(Stored items)
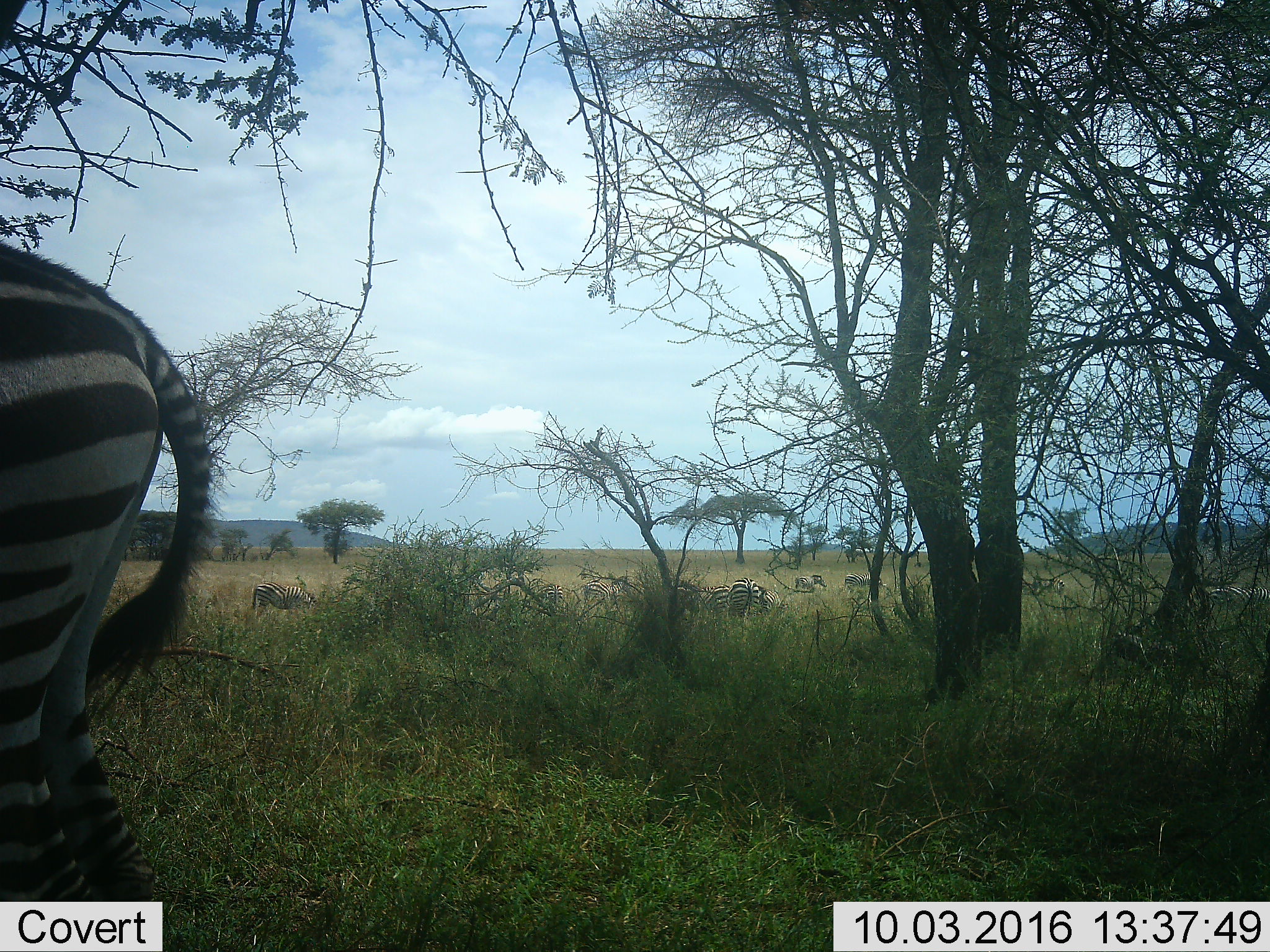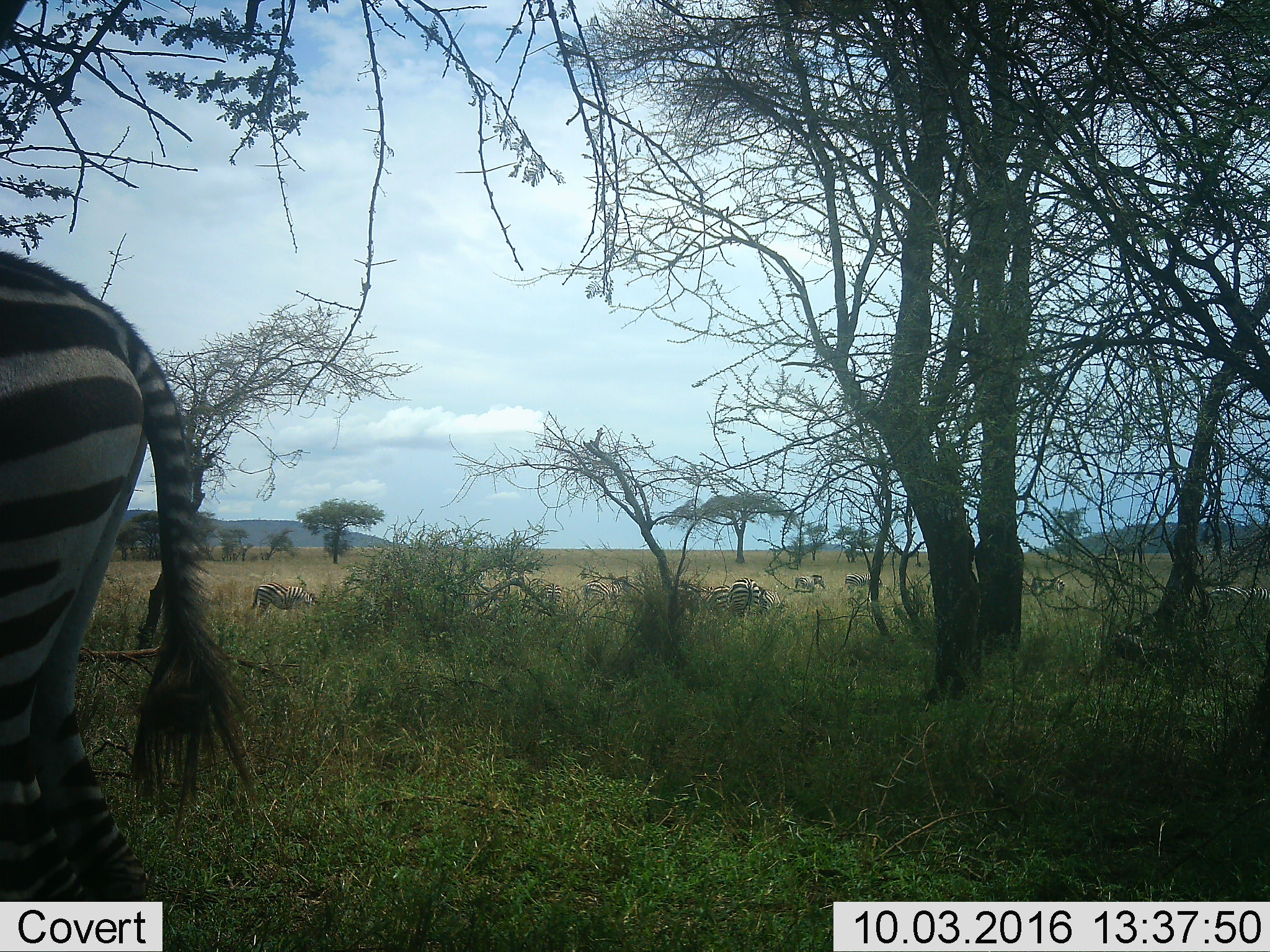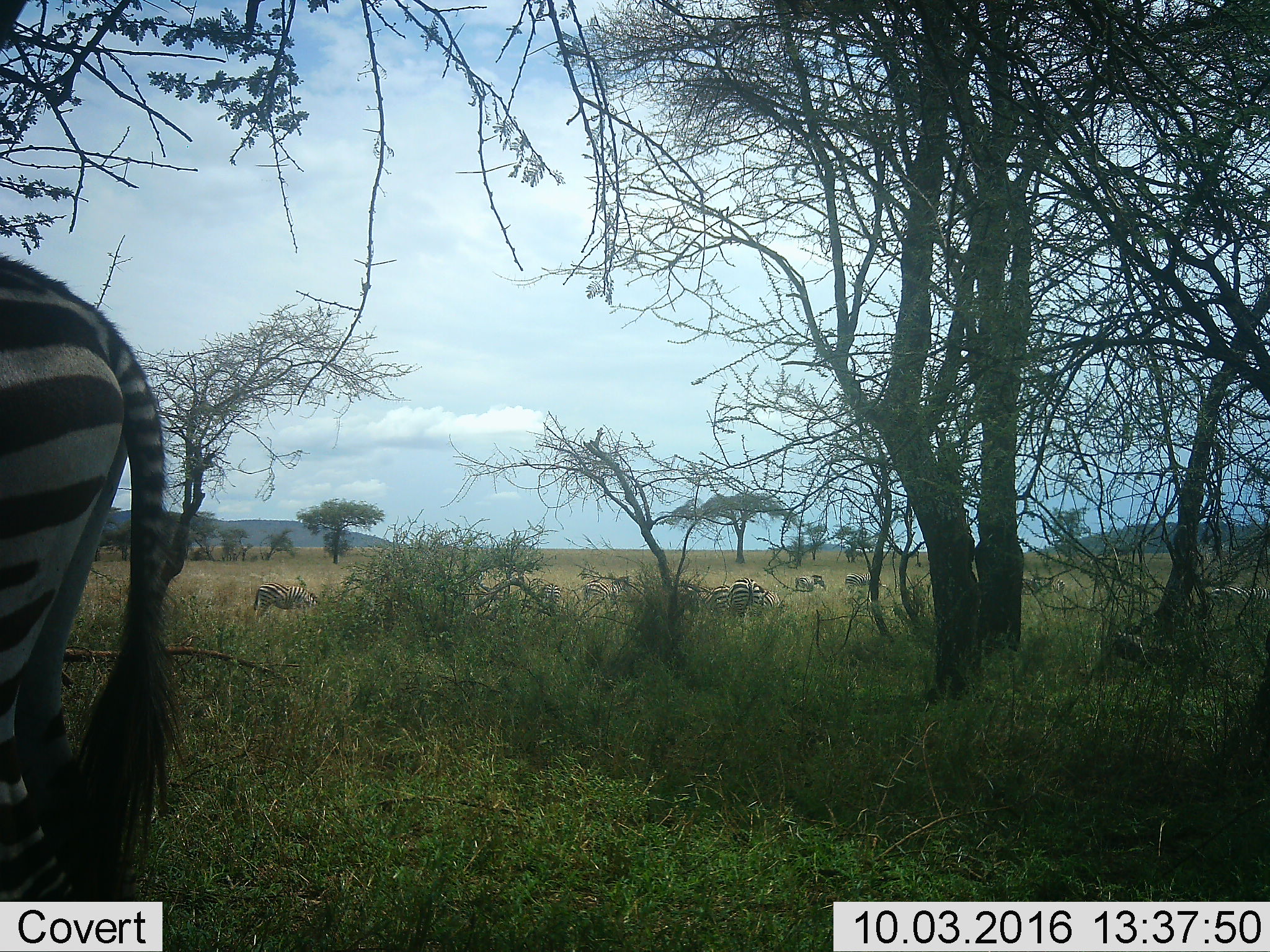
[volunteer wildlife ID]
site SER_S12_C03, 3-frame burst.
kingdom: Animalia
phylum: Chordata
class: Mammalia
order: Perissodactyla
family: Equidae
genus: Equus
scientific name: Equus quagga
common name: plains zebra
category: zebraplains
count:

_Task_
Once the pictures are set aside, repeat each entry exactly as it stands.

_Final answer_
[volunteer wildlife ID]
site SER_S12_C03, 3-frame burst.
kingdom: Animalia
phylum: Chordata
class: Mammalia
order: Perissodactyla
family: Equidae
genus: Equus
scientific name: Equus quagga
common name: plains zebra
category: zebraplains
count:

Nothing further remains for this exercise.